(Data excerpts)
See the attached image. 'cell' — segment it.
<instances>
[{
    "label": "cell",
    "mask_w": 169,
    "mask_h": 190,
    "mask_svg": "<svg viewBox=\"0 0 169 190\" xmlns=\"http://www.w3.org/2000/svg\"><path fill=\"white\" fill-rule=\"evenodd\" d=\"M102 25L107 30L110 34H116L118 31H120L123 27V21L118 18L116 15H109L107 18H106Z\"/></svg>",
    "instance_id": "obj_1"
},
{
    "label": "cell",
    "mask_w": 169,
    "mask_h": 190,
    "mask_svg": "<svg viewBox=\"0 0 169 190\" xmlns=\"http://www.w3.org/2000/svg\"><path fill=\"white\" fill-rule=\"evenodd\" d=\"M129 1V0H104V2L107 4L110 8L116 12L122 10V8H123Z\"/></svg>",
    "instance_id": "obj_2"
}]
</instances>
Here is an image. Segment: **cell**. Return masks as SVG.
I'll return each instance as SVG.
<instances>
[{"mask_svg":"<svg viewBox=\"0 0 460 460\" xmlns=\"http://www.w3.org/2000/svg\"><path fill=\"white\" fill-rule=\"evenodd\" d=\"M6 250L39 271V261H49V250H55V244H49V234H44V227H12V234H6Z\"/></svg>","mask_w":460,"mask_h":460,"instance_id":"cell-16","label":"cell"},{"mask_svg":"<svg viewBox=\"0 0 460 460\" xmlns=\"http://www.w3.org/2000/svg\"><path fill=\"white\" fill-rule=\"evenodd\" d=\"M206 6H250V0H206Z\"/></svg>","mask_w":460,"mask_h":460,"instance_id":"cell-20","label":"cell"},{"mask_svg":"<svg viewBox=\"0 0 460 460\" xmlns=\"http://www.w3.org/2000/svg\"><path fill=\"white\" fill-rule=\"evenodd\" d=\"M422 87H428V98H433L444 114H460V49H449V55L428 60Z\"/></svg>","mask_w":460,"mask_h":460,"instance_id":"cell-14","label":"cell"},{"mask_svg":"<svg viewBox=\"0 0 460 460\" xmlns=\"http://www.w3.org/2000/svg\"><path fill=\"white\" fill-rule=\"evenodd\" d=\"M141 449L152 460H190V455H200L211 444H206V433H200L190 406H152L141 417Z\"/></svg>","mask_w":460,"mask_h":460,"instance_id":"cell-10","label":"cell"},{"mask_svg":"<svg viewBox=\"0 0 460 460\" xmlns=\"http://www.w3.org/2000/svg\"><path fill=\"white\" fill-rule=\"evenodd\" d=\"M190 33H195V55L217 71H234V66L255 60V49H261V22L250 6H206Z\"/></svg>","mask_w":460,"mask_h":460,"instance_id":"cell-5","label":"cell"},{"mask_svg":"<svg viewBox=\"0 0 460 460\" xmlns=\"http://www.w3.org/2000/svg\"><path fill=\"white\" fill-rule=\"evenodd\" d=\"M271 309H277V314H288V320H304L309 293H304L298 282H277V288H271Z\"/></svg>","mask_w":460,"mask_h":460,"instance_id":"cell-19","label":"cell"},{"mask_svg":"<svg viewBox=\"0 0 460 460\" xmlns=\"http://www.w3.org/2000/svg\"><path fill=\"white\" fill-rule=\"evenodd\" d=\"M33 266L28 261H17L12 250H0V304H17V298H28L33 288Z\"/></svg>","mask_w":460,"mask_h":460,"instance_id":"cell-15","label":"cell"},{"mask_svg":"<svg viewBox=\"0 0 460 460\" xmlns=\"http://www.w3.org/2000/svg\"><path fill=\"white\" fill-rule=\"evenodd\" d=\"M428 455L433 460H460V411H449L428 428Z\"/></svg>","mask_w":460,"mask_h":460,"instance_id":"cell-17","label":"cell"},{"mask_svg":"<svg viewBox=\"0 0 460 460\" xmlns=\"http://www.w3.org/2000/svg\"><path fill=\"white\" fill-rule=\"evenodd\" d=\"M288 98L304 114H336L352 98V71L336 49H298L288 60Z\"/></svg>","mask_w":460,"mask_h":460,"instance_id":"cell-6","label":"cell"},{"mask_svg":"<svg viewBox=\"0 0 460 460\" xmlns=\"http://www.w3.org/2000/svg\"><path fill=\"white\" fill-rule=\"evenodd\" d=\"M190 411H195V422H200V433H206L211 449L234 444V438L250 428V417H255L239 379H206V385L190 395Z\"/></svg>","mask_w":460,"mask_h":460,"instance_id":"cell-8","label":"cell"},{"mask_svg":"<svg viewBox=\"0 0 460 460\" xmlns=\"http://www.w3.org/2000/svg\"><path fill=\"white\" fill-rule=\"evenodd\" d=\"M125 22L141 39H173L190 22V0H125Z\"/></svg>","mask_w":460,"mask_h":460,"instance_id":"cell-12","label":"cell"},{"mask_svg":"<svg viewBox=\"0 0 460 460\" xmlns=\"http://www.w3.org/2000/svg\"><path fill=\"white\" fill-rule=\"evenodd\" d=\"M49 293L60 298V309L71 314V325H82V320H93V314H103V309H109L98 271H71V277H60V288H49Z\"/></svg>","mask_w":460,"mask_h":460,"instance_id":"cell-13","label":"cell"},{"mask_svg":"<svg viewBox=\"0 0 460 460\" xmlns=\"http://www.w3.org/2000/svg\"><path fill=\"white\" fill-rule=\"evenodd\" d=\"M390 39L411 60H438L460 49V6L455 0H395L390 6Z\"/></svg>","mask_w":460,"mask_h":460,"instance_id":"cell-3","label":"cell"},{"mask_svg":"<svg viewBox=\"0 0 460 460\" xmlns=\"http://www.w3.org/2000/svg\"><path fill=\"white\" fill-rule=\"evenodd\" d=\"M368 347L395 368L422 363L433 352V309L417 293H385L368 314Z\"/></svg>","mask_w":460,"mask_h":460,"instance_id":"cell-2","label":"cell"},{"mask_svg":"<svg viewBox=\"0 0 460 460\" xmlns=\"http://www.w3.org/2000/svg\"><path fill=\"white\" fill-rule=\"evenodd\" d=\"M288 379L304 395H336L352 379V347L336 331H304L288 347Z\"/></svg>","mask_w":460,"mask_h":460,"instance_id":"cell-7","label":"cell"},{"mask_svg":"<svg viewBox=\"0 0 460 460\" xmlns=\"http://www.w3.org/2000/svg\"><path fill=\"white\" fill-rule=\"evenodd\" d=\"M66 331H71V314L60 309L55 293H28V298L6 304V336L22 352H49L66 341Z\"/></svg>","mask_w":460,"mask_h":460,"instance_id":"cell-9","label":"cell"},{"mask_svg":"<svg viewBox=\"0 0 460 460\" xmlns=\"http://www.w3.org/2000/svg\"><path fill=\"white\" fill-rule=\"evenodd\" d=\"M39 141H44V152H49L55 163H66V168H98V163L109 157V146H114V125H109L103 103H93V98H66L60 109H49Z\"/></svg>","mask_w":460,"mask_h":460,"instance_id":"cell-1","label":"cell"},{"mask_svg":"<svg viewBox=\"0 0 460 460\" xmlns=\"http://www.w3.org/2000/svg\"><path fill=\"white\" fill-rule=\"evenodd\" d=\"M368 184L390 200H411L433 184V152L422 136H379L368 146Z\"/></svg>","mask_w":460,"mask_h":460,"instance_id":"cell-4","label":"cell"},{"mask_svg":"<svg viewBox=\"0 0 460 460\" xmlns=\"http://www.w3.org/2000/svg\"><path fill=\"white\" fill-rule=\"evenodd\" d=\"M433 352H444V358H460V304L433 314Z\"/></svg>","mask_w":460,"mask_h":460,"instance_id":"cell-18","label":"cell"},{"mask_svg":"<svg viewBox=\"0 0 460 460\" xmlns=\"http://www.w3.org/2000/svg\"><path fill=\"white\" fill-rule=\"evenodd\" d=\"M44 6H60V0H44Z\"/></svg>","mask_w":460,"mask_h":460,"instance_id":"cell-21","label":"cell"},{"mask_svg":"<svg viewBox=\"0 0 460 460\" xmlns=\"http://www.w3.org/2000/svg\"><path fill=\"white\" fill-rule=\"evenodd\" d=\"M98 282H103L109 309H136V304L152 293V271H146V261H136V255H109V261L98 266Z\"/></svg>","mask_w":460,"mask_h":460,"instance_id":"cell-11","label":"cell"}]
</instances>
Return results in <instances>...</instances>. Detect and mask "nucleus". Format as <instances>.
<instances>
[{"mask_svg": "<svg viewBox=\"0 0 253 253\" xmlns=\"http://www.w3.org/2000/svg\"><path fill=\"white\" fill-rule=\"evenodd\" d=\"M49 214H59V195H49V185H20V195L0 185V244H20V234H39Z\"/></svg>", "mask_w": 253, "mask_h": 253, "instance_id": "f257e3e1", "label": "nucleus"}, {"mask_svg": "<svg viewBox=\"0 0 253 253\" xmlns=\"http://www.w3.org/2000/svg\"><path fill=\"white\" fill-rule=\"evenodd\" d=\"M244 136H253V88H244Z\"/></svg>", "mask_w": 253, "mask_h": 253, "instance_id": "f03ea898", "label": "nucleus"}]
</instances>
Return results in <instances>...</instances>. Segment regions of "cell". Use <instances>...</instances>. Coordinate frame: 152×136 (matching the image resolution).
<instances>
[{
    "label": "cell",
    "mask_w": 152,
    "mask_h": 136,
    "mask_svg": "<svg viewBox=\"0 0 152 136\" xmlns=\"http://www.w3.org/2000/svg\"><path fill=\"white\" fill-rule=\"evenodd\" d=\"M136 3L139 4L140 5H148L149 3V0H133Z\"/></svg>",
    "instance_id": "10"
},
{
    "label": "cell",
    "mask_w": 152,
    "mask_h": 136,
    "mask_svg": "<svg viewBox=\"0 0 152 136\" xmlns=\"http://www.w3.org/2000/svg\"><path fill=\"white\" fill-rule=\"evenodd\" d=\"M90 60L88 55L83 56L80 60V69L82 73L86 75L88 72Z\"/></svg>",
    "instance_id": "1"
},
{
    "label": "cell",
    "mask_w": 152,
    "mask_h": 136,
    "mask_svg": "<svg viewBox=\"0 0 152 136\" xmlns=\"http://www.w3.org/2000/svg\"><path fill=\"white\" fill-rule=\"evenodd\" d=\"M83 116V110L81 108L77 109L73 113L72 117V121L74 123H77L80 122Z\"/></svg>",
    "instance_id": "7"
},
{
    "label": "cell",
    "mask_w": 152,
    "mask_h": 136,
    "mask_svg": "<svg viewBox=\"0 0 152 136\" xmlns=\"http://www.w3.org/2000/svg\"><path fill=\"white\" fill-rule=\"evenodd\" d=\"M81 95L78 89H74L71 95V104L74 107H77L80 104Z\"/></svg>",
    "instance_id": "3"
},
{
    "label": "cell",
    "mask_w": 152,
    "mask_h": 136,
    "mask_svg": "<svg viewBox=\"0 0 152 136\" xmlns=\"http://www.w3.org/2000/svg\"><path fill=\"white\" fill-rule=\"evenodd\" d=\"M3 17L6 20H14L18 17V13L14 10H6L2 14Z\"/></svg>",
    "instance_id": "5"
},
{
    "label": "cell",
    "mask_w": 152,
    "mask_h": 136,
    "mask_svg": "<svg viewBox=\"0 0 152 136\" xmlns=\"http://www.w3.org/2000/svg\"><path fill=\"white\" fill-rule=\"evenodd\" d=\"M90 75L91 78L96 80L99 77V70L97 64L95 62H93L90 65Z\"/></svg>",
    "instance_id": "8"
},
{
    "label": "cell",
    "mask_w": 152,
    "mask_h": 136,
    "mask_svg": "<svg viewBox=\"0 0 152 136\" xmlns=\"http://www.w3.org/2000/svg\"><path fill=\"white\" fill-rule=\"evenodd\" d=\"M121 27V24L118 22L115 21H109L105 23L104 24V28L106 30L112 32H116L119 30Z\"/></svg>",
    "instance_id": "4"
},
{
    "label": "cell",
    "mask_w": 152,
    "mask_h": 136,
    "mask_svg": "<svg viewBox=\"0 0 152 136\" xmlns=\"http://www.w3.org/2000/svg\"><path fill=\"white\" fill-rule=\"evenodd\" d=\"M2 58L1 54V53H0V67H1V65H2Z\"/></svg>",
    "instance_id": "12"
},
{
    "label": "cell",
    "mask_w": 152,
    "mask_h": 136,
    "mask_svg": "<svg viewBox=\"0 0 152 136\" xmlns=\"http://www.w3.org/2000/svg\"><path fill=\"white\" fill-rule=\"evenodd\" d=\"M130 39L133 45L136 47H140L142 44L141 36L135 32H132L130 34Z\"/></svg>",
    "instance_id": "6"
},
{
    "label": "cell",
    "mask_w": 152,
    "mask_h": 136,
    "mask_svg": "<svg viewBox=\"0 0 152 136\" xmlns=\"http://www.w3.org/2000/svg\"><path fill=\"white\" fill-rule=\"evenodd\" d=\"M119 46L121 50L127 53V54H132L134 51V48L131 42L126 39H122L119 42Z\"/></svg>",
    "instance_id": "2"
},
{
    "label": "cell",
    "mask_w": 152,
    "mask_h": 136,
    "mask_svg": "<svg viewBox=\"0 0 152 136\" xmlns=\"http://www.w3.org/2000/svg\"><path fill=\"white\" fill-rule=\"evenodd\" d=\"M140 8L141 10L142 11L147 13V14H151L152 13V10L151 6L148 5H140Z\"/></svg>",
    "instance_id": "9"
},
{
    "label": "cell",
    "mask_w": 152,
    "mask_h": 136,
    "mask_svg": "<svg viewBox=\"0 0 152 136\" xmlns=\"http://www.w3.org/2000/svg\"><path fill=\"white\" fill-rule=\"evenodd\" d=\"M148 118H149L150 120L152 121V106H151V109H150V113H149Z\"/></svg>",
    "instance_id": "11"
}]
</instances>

Problem to solve: Please count how many lines in the entries above contain the string "image". Reply with the number alone.

Complete output: 3